Sunday, October 23, 2011

Exceptional conditions: adding exceptions in standard C

An important aspect of programming is error handling. A program is running, all is well, and then ... oh no! All of a sudden a condition occurs that was not supposed to happen, or at least the programmer wished it would not happen. A program usually checks the most common errors and may retry, work around, or simply abort the operation depending on how hard to resolve this error is.

There are software error conditions and there are hardware errors. Hardware errors are represented by software error codes. There are different ways in which an error condition is given to an application when it comes to programming:
  • error return value from a function
  • library reports error: in standard C, check errno
  • UNIX signal received
  • an exception was thrown or raised
Easiest to understand and use is the first one; if the return value of a function has a certain value (error code), then it signifies an error and the application should act accordingly. The application programmer himself must choose what error codes to use for error conditions.

The second case describes how the standard C library reports errors; the library functions return zero on success and -1 on error. To get more information about what error occurred, examine the error code in errno. Note, errno is not a normal variable but a function that returns a thread-safe errno value. All errno values are predefined by the operating system. The errno values are (either translated or directly propagated) return codes from the operating system's system calls.

UNIX signals may be sent by the (UNIX) operating system to signify certain conditions. These conditions vary from SIGALRM (a timer expired) to hard errors like SIGSEGV (segment violation, which is illegal memory access) and SIGBUS (bus error). Signals are handled by the process itself, but the signal handler is run in a different context. This means that the normal program flow is interrupted and continues after the signal handler has finished executing. A signal can even interrupt a system call, after which the system call will report the errno value EINTR (system call was interrupted). Signal handlers may be hooked by the application, but an application can not define its own signal numbers. The signal numbers are predefined by the operating system.

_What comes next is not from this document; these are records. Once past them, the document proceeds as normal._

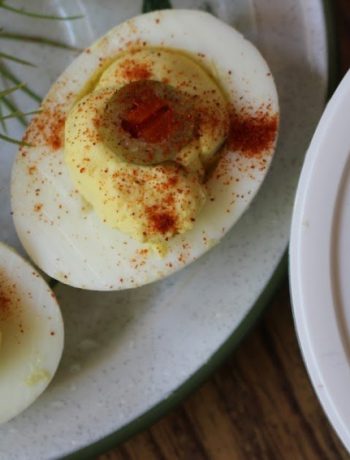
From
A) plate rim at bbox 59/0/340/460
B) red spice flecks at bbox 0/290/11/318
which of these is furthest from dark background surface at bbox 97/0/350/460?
red spice flecks at bbox 0/290/11/318

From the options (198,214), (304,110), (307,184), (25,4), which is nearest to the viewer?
(307,184)

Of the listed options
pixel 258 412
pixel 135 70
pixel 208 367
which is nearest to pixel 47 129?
pixel 135 70

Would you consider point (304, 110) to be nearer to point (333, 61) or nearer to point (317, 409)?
point (333, 61)

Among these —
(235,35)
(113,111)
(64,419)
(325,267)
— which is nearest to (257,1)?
(235,35)

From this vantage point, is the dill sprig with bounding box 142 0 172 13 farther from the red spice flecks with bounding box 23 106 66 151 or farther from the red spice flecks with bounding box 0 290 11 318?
the red spice flecks with bounding box 0 290 11 318

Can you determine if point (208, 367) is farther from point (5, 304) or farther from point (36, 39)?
point (36, 39)

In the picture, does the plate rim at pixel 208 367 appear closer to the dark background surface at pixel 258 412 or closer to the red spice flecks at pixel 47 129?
the dark background surface at pixel 258 412
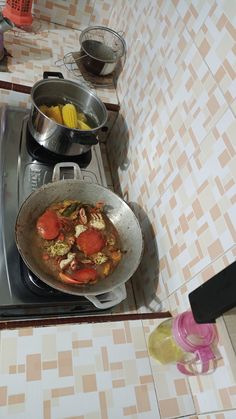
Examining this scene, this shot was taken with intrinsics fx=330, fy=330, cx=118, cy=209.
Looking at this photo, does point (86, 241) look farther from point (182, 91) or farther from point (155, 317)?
point (182, 91)

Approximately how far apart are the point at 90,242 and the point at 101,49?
0.87m

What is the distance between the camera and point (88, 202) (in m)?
1.03

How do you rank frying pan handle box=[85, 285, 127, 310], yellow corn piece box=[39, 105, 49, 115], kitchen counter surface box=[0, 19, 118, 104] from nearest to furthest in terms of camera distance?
frying pan handle box=[85, 285, 127, 310] → yellow corn piece box=[39, 105, 49, 115] → kitchen counter surface box=[0, 19, 118, 104]

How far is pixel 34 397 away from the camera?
0.67 m

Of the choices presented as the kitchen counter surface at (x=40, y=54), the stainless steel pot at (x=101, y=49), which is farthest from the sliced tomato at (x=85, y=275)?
the stainless steel pot at (x=101, y=49)

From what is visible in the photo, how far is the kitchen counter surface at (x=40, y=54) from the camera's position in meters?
1.25

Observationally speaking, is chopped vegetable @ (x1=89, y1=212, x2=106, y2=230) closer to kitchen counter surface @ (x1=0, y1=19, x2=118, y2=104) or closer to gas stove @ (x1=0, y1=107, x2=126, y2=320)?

Exceptions are exceptional conditions that may be thrown or raised. An application may catch an exception, in which it will resume operation at the point where it first tried to do the operation. Because it involves stack unwinding and jumping through code, exceptions generally require special language support. Moreover, exceptions generally have a specific syntax in the form of try { ... } catch(Exception) { ... } or try: ... except Exception: .... Exceptions are a key aspect of the Java and Python programming languages, in which it is common use to throw exceptions for error conditions. In C++ exceptions exist but it is more left to the programmer whether to use them extensively or stick with error codes. In Objective-C exceptions exist but they are not commonly used.

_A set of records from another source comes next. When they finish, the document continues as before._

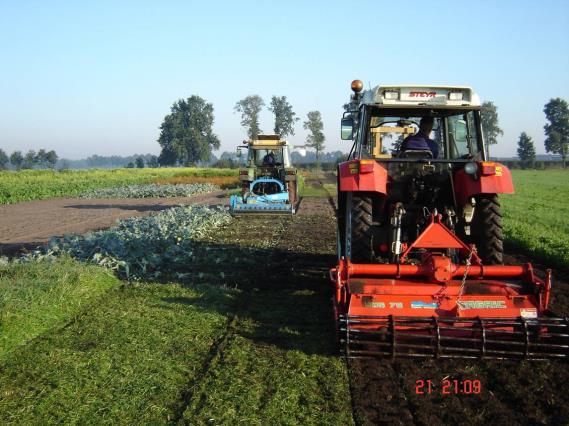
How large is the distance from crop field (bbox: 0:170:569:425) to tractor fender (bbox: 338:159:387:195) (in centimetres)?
160

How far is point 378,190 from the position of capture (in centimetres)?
617

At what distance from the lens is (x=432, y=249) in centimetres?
662

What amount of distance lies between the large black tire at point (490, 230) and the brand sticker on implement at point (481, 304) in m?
1.18

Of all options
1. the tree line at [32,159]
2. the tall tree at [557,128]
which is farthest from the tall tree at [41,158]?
the tall tree at [557,128]

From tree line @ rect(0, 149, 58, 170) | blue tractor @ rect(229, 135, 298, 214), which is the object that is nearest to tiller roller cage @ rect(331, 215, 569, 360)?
blue tractor @ rect(229, 135, 298, 214)

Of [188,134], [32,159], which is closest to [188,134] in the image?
[188,134]

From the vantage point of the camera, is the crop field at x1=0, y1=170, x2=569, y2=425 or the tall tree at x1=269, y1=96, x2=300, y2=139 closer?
the crop field at x1=0, y1=170, x2=569, y2=425

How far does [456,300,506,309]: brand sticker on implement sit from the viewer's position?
17.8 ft

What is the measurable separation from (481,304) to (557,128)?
98.0m

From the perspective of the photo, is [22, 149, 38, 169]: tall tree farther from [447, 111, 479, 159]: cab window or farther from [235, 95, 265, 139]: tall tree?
[447, 111, 479, 159]: cab window

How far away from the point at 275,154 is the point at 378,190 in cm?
1391

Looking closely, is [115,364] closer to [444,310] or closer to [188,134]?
[444,310]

Exceptions do not exist in standard C, but I thought it would be fun to add them. How do you add a language feature that is completely absent from C? Well, you can emulate them. In fact, I stole this neat idea from Objective-C; in Objective-C the NSException is implemented using setjmp()/longjmp(). Without using any macros to define try and catch, I came up with the following:
if (!catchException(exception_number)) {
... try some code ...

throwException(exception_number, "descriptive message");

} else {
printf("caught exception! %s\n", caughtExceptionMsg());
}
endException();
In this code, catchException() really sets up a try block. What it does behind the screens is creating an Exception object containing a jmp_buf and pushing it onto an exception watching stack. The code that actually catches the Exception is really in throwException(), which examines the stack to see if we want to catch the thrown exception at all. When it finds the corresponding Exception object, it cleans up the stack and jumps back to the initial starting point of the try block. If the exception is not being caught, print a message about the uncaught exception and abort the program.
If the exception does not occur, you are left with an object on the exception watching stack, which is why you need to explicitly call endException() to clean up the stack. Other languages do this implicitly.

This way we have added exceptions to standard C. There is a huge caveat to using exceptions correctly: as your program is able to jump back and forth through large pieces of code, you have to be extra careful not to leak memory. You can't have everything, but if you have something like an AutoReleasePool then this may help a great deal.